In the entries below, count every line with the word "licenses". Return only the count.
___ Supplied entries
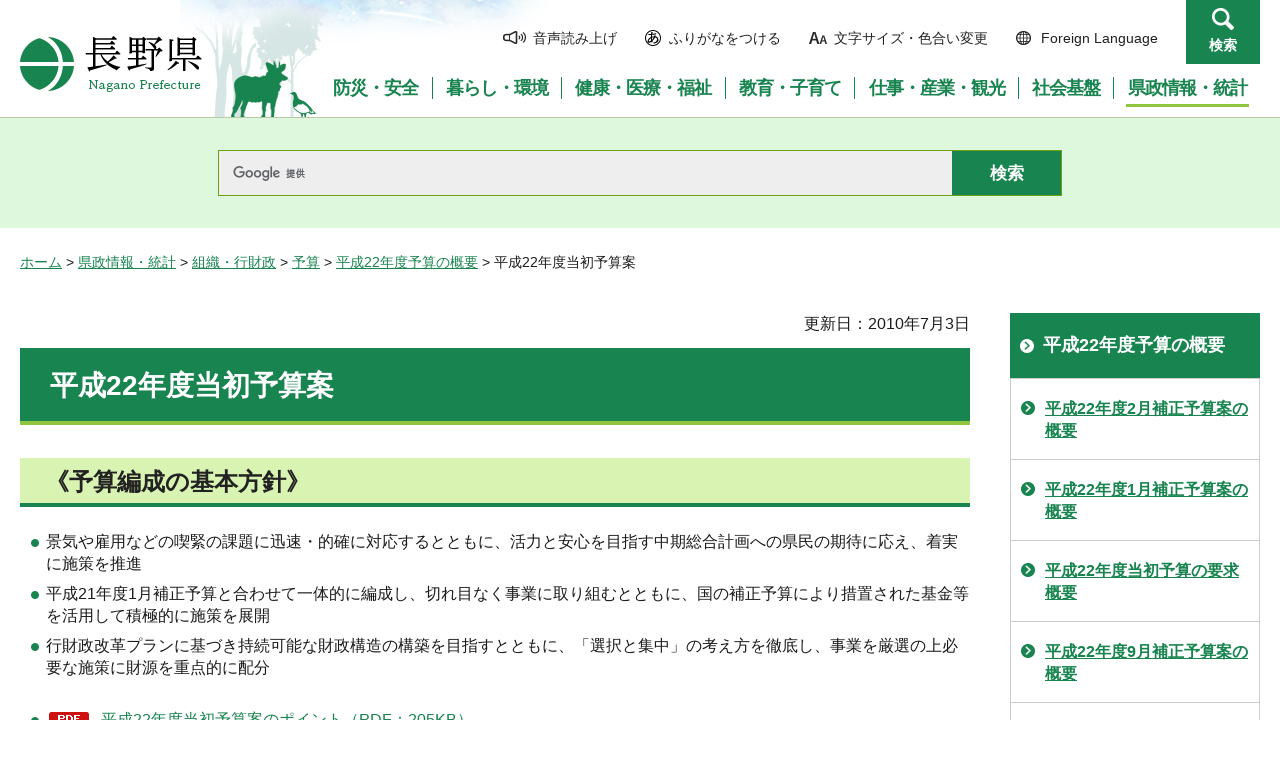

--- FILE ---
content_type: application/javascript
request_url: https://www-pref-nagano-lg-jp.cache.yimg.jp/shared/site_rn/js/dropdownmenu.js?_=1769306424169
body_size: 738
content:
/* ==================================================

 * jQuery.dropdownmenu.js
 *
 * Author:H.Gunji
 * Version: 1.1.0 + Timeout
 * Last Modified: 2015/10/28
 * Library&Plugin: jQuery 1.7.1 jquery.easing.1.3.js
 *
 * Dual licensed under the MIT and GPL licenses.
 * http://www.opensource.org/licenses/mit-license.php
 * http://www.gnu.org/licenses/gpl.html
 
================================================== */
(function(b){var a="dropDownMenu";b[a]={defaults:{menuClass:"drop_down_menu",hiddenClass:"drop_down_hidden",activeClass:"active",onSuffix:"_on.",offSuffix:"_off.",setTime1:300,setTime2:300,column:1},changeImg:function(e,c,d){e.each(function(){b(this).attrRep({ret:c,rep:d})})}};b.fn[a]=function(d){var c=b.extend({},b[a].defaults,d);var e=this;return this.each(function(j){var n=b(this);n.addClass(c.menuClass);var f=n.find("li").filter(function(){var o=b(this).parent().parent();return o.hasClass(c.menuClass)});var l=f.find("ul");var m=b("a").not(n.find("a"));var g=l.wrap(b("<div>").addClass(c.hiddenClass)).parent();var h=f.filter(function(){return !(b(this).hasClass(c.activeClass))});var k=h.find(" > a > img");var i=f.last().find("."+c.hiddenClass);k.bind("mouseout",function(){b[a].changeImg(b(this),c.offSuffix,c.onSuffix)});if(c.column>1){g.each(function(){var w=b(this).find("li");var q=w.length;var x=c.column;var u=Math.ceil(q/x);b(this).empty();for(var p=0;p<c.column;p++){var v=(p==0)?0:(u*p);var s=u*(p+1);var o=b("<div>").addClass(c.hiddenClass+p).appendTo(b(this));var r=b("<ul>").appendTo(o);var t=w.slice(v,s).appendTo(r)}})}f.each(function(){var o=b(this);var p=o.find("."+c.hiddenClass);var q=o.find(" > a");var r=o.filter(function(){return !(o.hasClass(c.activeClass))});var s=r.find(" > a > img");o.hover(function(){clearTimeout(b(this).data("timeout"));var t=setTimeout(function(){g.hide();p.show();r.removeClass(c.activeClass);o.addClass(c.activeClass);b[a].changeImg(k,c.onSuffix,c.offSuffix);b[a].changeImg(s,c.offSuffix,c.onSuffix)},c.setTime1);b(this).data("timeout",t)},function(){clearTimeout(b(this).data("timeout"));var t=setTimeout(function(){p.hide();r.removeClass(c.activeClass);b[a].changeImg(k,c.onSuffix,c.offSuffix)},c.setTime2);b(this).data("timeout",t)});q.bind("focus."+a,function(){g.hide();p.show();h.removeClass(c.activeClass);o.addClass(c.activeClass);b[a].changeImg(k,c.onSuffix,c.offSuffix);b[a].changeImg(s,c.offSuffix,c.onSuffix)})});m.each(function(){b(this).bind("focus."+a,function(){b(this).parents().each(function(){var o=true;if(b(this).hasClass(c.menuClass)){o=false;return false}if(o){g.hide();h.removeClass(c.activeClass);b[a].changeImg(k,c.onSuffix,c.offSuffix)}})})});i.css({left:"auto",right:0})})}})(jQuery);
______
## Final answer
3